In the tradition of ‘The Blair Witch Project’ and ‘Cloverfield’, ‘The Troll Hunter’ presents itself as found footage. The film starts slowly and initially documents every car ride and ferry crossing, but just when you get tired of the wobbly filmed banalities, the first troll shows up. Trolls in ‘The Troll Hunter’ look exactly like the ones from the souvenir shop, only a few turns bigger. The size of a mature pine tree, to be exact. If you’re lucky. The creatures aren’t really scary, and the film is only tense at times, but that is made up for by the fun director Øvredal has with the troll myth. For example, the creatures in ‘The Troll Hunter’ can smell Christian blood just like in the legends. Difficult if you are anything more in the Lord than you have pretended to your friends.
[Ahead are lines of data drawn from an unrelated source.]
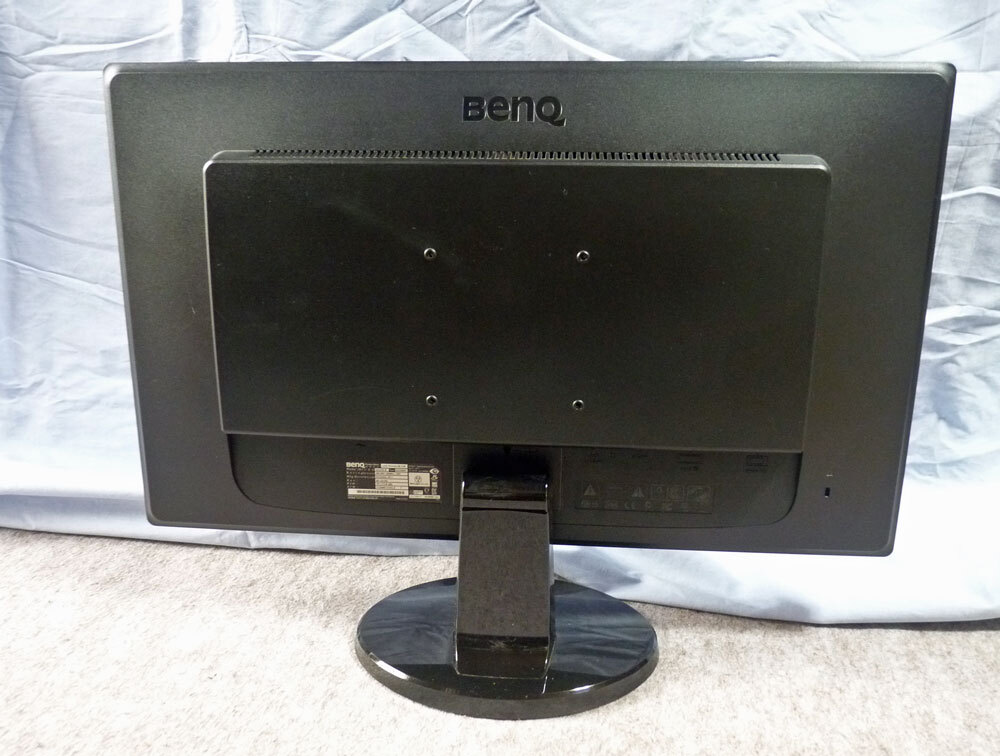 BenQ 24インチ LCDディスプレイ GL2450HMの画像2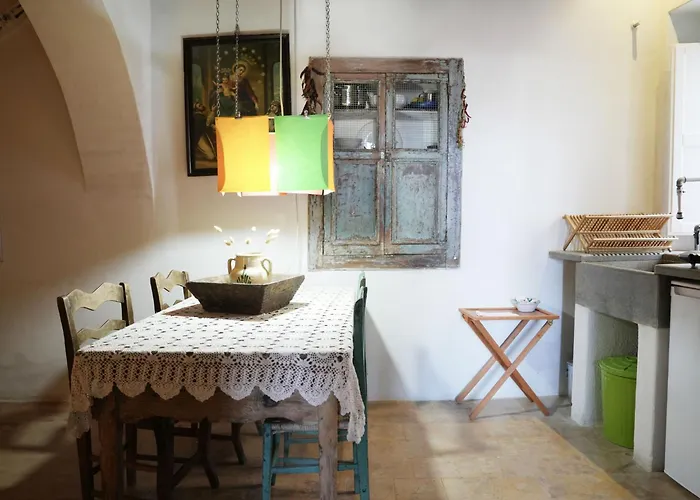 Chiarotti By Interhome Apartamento *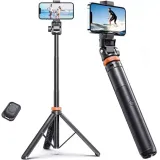 selfie-stick-statyw-tripod-l03s-wireless-black-tech-protect-dlugosc-minimalna-18-cm
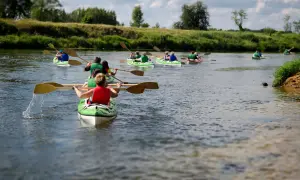 Park Linowy Uniejów: Cennik 2026 i praktyczny przewodnik przed wizytą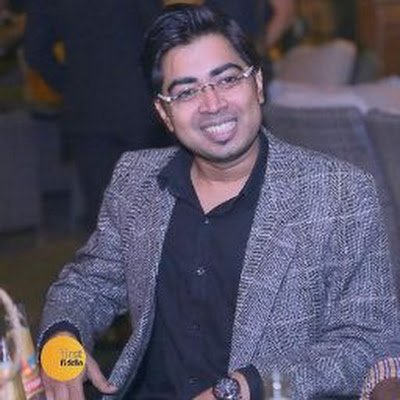 Sukesh4Bihar's profile picture. 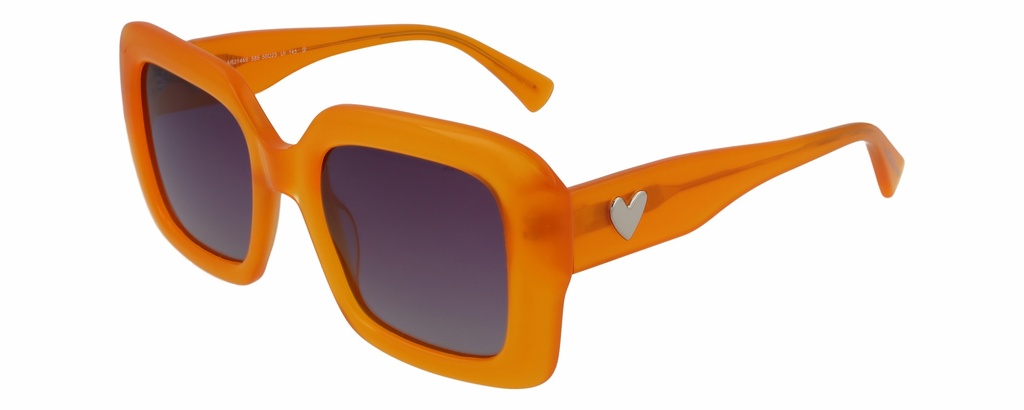AGATHA RUIZ DE LA PRADA SUN 21449 COL 585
And what about other religions? “I have no idea,” Hans says to a frightened student who has just hired a Muslim woman as a camerawoman, “but we’ll notice that for sure”.

With the exception of a few impressive night scenes that come into their own especially in a movie theater, ‘The Troll Hunter’ is a bit too messy and too unbalanced to convince as a horror. It is very successful as a comedy, thanks to the black humor and the excellent interpretation by Otto Jespersen. Between the rather dull minor characters, he shines as a bearded troll hunter who dispenses with his task sullenly but capably and afterwards grumbles about dealing with the red tape (“I have to fill in a form, that’s government policy these days”). Hans may have an exciting profession, but when you hear him complain about the poor pay and the impossible working hours, you may recognize yourself in him.